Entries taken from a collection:
------------------------------------------------------------------------
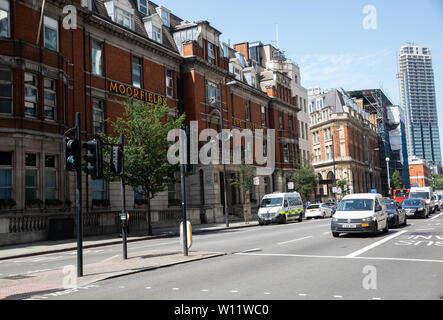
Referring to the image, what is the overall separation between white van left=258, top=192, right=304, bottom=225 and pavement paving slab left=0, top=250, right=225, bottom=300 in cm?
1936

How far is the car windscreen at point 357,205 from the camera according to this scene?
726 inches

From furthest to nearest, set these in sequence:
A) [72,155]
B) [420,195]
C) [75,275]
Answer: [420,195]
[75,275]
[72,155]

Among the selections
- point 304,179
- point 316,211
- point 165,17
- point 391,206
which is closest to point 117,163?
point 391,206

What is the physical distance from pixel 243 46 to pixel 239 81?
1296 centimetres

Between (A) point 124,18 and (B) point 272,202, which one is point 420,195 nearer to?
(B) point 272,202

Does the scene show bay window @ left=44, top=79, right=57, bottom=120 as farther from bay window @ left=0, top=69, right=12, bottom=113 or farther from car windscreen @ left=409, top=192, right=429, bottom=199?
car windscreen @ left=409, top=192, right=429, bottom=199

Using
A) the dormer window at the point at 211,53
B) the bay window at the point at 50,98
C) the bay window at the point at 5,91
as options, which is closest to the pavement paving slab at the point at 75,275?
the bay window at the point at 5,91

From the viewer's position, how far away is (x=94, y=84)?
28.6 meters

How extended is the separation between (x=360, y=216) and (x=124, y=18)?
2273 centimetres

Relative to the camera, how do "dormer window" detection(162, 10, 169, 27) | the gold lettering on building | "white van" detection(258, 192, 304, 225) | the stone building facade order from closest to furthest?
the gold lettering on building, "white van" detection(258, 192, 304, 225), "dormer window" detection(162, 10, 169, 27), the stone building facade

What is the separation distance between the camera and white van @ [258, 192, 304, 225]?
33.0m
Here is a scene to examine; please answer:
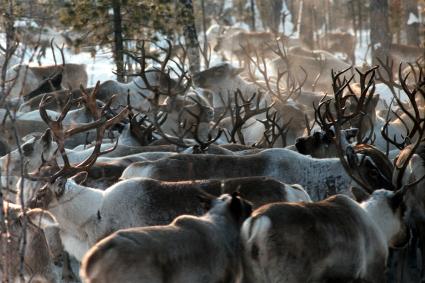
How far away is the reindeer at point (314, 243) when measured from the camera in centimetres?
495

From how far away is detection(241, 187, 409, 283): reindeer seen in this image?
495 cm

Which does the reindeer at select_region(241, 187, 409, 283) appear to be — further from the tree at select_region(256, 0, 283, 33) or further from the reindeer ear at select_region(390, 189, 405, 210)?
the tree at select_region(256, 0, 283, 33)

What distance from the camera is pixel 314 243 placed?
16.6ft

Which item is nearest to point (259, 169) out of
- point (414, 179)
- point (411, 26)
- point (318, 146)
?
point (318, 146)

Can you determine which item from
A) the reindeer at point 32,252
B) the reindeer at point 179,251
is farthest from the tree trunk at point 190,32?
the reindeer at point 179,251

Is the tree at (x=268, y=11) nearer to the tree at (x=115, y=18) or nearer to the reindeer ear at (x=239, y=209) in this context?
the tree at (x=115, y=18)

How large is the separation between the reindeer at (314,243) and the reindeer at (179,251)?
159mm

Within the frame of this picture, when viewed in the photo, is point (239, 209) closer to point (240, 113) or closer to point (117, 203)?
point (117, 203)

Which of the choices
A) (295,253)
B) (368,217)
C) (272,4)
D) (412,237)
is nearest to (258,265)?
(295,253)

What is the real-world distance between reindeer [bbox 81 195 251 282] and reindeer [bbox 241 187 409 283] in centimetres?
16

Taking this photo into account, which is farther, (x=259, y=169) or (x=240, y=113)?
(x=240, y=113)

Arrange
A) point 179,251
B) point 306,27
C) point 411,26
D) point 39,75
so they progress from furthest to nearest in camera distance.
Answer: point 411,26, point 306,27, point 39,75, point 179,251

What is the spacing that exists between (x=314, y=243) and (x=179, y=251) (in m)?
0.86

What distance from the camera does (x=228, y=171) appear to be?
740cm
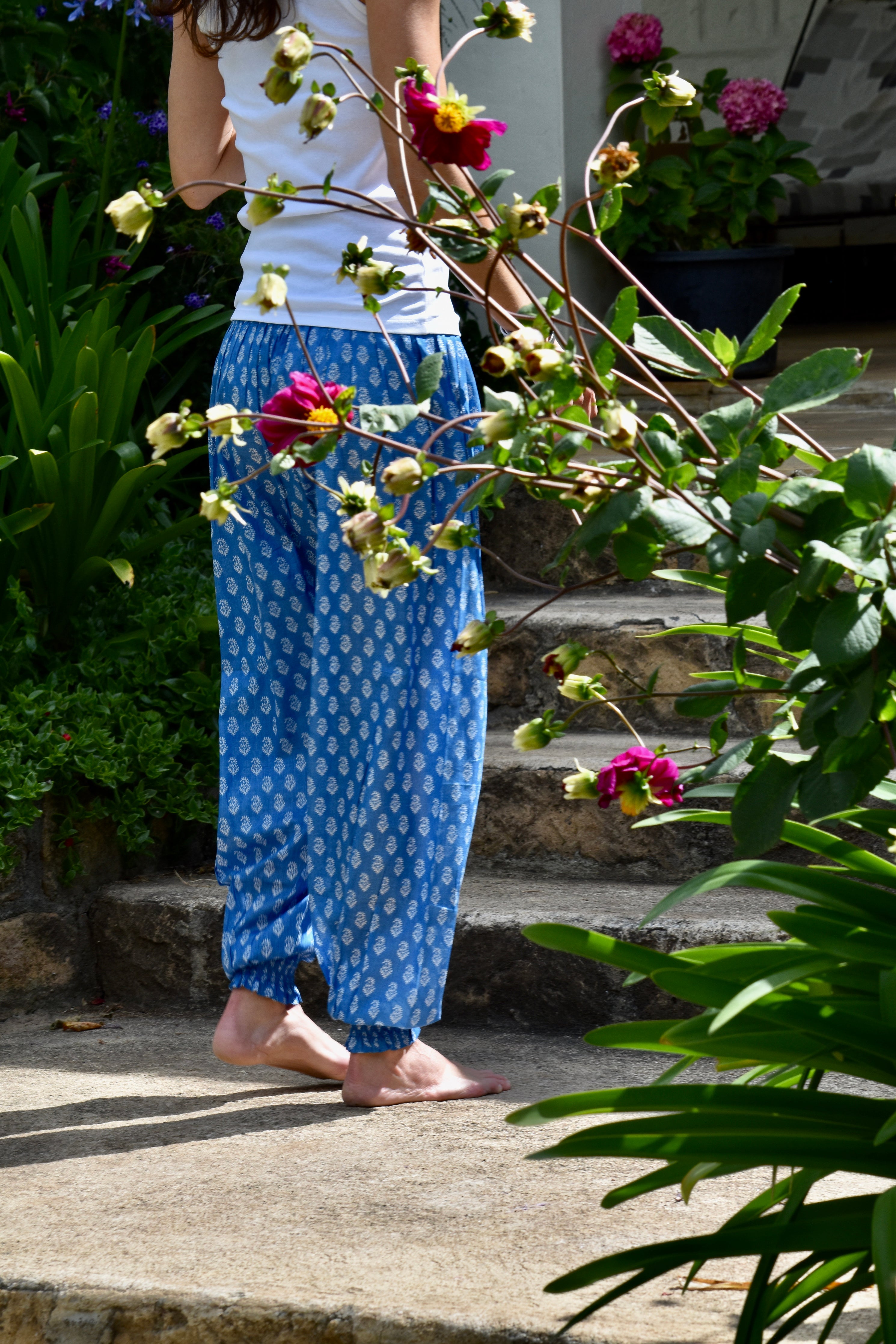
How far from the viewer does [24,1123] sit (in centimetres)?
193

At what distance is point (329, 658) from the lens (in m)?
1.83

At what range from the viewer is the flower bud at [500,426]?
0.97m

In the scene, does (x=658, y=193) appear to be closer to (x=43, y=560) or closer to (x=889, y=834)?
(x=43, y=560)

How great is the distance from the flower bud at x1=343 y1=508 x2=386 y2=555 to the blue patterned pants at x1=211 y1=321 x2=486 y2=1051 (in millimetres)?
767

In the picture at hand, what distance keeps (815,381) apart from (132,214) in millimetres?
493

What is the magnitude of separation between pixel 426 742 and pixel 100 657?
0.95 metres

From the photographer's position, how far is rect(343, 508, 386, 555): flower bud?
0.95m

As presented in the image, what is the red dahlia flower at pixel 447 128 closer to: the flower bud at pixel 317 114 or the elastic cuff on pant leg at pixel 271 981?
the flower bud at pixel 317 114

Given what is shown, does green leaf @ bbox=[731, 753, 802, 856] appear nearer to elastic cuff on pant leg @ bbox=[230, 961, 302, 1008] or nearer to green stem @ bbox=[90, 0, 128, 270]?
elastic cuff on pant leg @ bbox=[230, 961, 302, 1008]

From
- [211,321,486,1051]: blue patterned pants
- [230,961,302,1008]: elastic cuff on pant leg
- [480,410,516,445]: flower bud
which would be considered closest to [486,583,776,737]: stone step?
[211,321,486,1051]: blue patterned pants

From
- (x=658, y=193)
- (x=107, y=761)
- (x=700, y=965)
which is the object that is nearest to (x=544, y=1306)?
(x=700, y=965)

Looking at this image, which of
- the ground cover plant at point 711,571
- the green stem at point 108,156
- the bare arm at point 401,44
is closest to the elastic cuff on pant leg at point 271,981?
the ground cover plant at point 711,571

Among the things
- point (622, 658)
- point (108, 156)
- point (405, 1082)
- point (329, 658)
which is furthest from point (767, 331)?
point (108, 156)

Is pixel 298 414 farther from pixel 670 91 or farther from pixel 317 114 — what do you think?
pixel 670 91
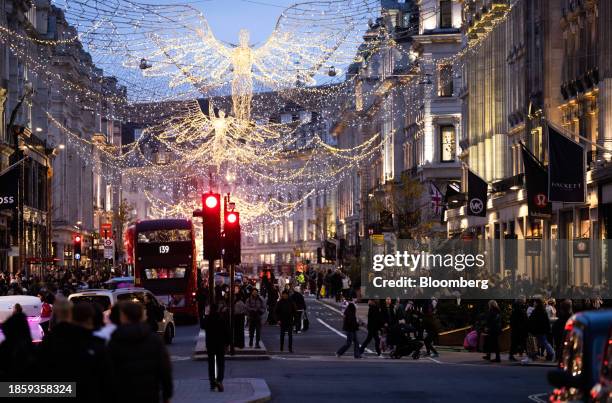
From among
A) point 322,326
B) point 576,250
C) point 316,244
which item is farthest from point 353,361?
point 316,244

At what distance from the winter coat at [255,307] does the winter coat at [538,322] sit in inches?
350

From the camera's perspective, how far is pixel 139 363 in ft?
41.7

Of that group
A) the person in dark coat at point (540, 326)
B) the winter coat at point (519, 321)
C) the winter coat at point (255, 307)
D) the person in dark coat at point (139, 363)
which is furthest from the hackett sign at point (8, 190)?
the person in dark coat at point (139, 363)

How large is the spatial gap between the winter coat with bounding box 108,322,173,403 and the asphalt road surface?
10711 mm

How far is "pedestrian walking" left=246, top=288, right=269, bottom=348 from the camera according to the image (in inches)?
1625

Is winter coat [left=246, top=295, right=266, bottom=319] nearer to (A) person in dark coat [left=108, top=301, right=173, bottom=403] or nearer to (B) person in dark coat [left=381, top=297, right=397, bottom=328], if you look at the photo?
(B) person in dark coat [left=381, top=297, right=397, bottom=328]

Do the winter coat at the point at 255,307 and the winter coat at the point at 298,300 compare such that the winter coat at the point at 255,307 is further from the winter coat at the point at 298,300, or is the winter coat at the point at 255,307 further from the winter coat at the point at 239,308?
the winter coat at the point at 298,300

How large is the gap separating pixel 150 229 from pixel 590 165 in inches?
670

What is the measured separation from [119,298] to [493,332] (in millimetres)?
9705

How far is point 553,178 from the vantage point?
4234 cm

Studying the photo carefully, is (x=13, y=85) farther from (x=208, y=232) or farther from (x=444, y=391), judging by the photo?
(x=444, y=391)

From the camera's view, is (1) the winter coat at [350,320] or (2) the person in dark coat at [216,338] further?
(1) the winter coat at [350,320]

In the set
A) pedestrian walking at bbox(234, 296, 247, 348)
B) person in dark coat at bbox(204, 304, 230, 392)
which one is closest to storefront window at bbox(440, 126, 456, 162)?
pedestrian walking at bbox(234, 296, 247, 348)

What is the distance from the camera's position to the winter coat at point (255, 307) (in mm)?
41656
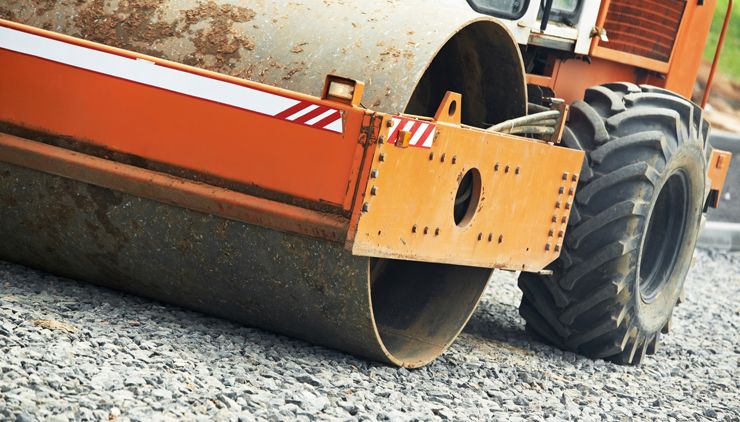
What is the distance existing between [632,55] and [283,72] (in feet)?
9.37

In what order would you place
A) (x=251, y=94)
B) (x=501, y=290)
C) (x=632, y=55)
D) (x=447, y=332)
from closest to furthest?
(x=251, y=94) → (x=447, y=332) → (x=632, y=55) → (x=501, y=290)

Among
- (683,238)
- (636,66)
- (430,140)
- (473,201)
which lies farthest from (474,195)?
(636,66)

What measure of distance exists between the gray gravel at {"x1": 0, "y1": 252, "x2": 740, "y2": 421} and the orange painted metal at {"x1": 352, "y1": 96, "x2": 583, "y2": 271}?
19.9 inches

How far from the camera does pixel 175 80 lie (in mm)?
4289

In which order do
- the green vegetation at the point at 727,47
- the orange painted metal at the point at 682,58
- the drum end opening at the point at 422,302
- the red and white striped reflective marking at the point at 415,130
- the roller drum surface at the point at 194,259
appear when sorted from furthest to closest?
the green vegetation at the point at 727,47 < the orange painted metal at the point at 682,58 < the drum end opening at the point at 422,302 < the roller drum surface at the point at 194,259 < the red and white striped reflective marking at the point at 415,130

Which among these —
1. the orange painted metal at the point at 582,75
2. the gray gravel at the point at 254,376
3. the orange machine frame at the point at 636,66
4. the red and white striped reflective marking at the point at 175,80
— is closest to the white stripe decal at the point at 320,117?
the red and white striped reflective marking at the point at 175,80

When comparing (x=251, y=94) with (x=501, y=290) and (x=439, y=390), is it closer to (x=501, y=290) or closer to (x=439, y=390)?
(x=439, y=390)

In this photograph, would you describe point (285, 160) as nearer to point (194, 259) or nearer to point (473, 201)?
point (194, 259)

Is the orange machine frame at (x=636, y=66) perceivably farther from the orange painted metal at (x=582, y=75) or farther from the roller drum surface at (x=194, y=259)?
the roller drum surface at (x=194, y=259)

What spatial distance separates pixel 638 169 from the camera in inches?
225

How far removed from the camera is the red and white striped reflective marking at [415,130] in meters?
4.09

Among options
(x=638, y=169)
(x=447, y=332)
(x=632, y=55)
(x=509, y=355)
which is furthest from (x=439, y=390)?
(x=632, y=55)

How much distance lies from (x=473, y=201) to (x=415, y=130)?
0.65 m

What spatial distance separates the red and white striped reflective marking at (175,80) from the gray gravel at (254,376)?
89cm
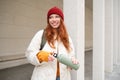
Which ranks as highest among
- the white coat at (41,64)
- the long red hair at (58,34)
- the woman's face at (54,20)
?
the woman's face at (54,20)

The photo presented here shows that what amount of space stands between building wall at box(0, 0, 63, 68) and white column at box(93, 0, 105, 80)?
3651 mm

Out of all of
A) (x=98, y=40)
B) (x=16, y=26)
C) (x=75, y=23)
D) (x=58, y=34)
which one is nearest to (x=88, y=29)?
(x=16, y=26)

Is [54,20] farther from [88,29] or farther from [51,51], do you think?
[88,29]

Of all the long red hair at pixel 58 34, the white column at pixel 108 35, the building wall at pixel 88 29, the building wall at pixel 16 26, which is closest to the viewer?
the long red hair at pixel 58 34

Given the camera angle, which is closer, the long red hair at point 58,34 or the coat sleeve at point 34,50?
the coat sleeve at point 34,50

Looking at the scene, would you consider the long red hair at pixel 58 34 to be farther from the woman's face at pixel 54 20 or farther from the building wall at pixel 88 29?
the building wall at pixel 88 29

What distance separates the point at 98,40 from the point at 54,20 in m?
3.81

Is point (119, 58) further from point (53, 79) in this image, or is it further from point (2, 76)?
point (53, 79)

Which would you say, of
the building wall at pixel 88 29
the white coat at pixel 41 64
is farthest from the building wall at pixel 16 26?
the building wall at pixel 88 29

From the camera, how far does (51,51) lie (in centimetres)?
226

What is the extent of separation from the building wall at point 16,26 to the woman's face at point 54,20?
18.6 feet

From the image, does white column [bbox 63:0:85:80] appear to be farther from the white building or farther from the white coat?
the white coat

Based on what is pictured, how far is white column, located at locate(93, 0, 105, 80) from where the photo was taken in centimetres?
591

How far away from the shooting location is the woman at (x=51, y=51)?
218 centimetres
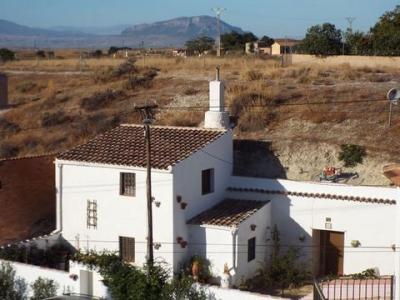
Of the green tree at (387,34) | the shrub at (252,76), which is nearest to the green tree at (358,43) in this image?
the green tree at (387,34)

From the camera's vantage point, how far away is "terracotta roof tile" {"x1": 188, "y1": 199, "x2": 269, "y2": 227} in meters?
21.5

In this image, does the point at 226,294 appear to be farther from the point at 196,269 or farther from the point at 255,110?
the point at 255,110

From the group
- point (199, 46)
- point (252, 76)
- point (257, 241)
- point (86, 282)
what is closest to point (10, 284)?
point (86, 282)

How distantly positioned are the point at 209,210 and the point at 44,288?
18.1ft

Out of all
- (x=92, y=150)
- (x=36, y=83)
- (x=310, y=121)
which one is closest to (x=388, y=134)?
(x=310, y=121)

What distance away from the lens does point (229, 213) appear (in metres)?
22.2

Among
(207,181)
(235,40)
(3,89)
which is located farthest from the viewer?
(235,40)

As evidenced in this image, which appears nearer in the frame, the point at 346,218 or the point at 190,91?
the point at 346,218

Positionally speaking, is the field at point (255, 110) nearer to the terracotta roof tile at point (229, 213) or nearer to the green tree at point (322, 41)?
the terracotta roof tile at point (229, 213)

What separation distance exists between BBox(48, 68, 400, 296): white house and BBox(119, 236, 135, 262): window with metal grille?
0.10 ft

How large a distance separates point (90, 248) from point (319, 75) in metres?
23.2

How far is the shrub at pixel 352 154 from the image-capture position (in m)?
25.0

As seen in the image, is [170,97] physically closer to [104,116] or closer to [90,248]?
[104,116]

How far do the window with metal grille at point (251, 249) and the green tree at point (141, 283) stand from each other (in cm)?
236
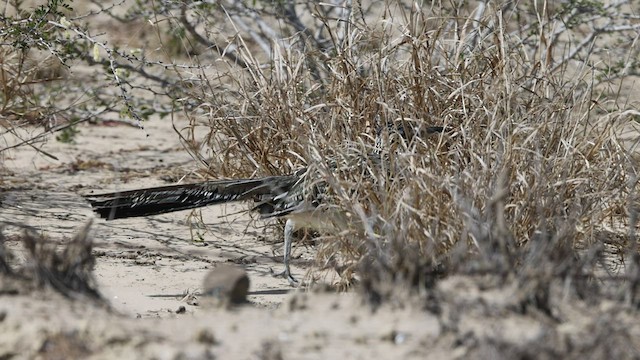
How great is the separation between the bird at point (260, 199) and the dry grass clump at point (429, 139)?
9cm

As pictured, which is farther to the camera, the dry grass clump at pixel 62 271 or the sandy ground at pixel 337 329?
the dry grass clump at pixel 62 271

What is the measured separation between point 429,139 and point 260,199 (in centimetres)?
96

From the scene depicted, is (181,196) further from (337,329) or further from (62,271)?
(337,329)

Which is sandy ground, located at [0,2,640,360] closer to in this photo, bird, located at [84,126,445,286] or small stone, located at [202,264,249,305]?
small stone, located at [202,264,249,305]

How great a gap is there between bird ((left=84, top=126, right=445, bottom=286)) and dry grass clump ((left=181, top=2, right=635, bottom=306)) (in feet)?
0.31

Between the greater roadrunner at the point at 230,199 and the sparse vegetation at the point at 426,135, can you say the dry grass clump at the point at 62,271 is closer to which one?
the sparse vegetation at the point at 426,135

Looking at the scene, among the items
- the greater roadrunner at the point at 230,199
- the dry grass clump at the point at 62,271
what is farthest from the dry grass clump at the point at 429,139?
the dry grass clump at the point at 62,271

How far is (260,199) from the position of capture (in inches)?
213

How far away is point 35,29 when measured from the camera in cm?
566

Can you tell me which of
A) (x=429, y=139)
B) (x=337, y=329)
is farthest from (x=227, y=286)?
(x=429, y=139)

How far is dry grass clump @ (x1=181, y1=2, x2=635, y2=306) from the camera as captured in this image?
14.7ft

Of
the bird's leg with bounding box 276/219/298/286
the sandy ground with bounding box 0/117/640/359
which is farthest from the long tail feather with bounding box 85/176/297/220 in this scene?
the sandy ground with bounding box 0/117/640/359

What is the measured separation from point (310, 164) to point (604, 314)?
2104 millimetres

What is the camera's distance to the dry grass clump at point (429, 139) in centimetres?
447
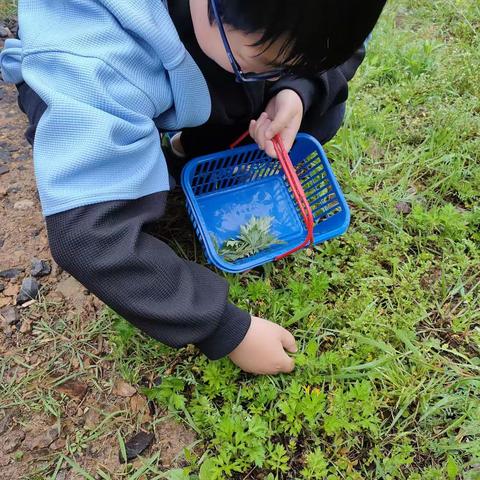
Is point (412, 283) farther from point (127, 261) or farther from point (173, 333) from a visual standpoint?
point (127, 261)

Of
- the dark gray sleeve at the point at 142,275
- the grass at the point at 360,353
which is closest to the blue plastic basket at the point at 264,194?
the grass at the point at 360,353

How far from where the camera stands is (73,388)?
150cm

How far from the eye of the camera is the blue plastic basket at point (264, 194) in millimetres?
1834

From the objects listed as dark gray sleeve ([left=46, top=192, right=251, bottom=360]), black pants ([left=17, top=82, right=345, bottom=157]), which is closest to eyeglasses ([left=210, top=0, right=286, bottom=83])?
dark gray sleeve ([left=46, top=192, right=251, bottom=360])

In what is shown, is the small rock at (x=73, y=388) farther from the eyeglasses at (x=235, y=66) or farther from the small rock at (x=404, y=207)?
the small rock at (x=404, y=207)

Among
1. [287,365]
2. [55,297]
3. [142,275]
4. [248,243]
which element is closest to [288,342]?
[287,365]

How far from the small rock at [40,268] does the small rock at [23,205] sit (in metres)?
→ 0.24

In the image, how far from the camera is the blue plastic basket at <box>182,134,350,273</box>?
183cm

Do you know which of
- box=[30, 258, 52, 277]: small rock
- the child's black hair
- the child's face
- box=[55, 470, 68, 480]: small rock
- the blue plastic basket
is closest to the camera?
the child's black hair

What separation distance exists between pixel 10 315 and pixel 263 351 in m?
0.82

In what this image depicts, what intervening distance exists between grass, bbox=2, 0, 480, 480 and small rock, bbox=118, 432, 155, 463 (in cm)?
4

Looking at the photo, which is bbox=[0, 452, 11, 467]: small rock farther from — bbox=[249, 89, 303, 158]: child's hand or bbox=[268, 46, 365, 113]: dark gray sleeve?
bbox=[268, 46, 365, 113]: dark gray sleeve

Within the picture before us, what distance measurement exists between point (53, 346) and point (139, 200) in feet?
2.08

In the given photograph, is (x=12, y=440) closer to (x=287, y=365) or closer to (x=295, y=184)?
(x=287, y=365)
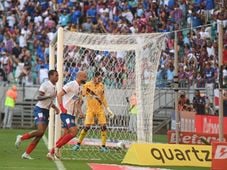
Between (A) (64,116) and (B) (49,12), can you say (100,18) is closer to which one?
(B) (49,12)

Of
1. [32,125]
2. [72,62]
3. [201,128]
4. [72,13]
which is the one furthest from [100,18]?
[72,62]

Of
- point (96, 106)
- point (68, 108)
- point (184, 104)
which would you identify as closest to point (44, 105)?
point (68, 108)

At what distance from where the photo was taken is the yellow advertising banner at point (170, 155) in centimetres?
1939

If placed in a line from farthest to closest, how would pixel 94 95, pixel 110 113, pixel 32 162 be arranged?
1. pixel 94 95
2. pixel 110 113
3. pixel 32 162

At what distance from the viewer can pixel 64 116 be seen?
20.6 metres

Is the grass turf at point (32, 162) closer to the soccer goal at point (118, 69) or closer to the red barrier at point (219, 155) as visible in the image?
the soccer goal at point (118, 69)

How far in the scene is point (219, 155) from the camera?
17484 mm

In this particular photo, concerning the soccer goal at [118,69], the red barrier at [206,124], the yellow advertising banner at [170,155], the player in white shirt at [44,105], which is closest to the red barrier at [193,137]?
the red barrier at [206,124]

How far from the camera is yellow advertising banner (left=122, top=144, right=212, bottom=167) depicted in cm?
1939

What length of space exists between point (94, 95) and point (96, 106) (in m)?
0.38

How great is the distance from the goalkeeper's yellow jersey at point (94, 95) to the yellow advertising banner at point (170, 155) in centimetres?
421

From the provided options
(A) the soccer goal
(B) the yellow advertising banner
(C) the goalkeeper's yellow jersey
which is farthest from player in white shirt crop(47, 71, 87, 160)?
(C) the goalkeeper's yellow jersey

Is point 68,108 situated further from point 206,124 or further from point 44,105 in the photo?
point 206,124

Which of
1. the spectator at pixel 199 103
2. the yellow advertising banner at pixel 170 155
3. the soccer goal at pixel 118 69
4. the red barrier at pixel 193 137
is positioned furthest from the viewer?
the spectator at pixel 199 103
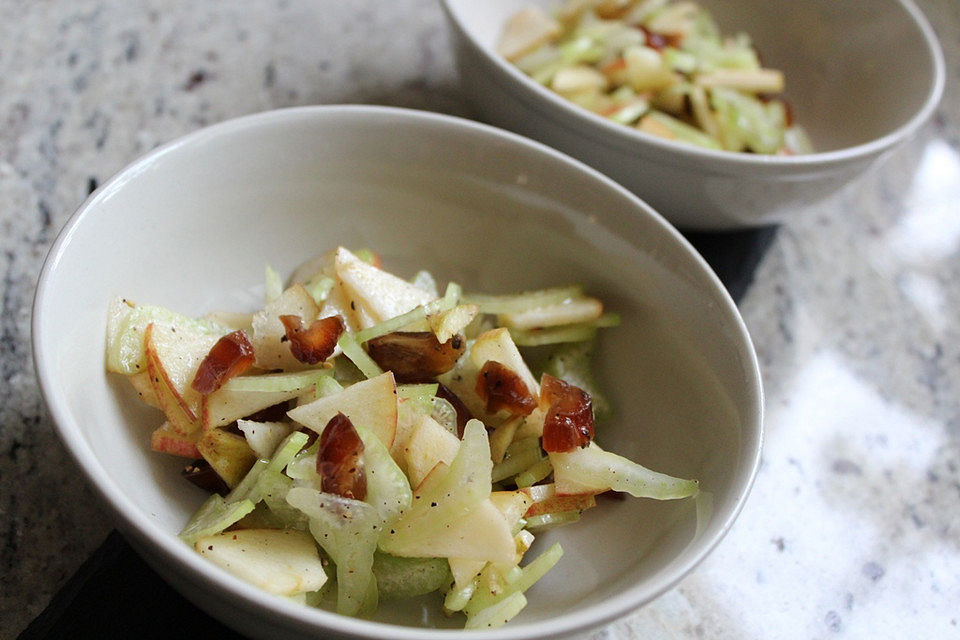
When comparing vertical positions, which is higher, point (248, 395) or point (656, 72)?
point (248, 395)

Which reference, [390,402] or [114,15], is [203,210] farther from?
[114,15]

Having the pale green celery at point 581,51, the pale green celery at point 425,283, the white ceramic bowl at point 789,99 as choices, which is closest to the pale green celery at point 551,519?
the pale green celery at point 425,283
------------------------------------------------------------------------
- What is being asked -
Write out exactly the lines beginning with the line that holds "Is point 68,108" and ending with the final line of the data, both ends included, without the pictures.

- Completed exercise -
Is point 68,108 situated further from point 206,124 or further from point 44,105 in the photo?
point 206,124

Which of
1. the spectator at pixel 199 103
2. the yellow advertising banner at pixel 170 155
3. the soccer goal at pixel 118 69
4. the red barrier at pixel 193 137
is positioned furthest from the viewer?
the spectator at pixel 199 103
When comparing vertical positions, which is higher, point (248, 395) or point (656, 72)?
point (248, 395)

Which reference, [390,402] or [114,15], is [203,210] farther from?
[114,15]

Having the pale green celery at point 581,51, the pale green celery at point 425,283, the white ceramic bowl at point 789,99 as choices, which is closest to the pale green celery at point 551,519?
the pale green celery at point 425,283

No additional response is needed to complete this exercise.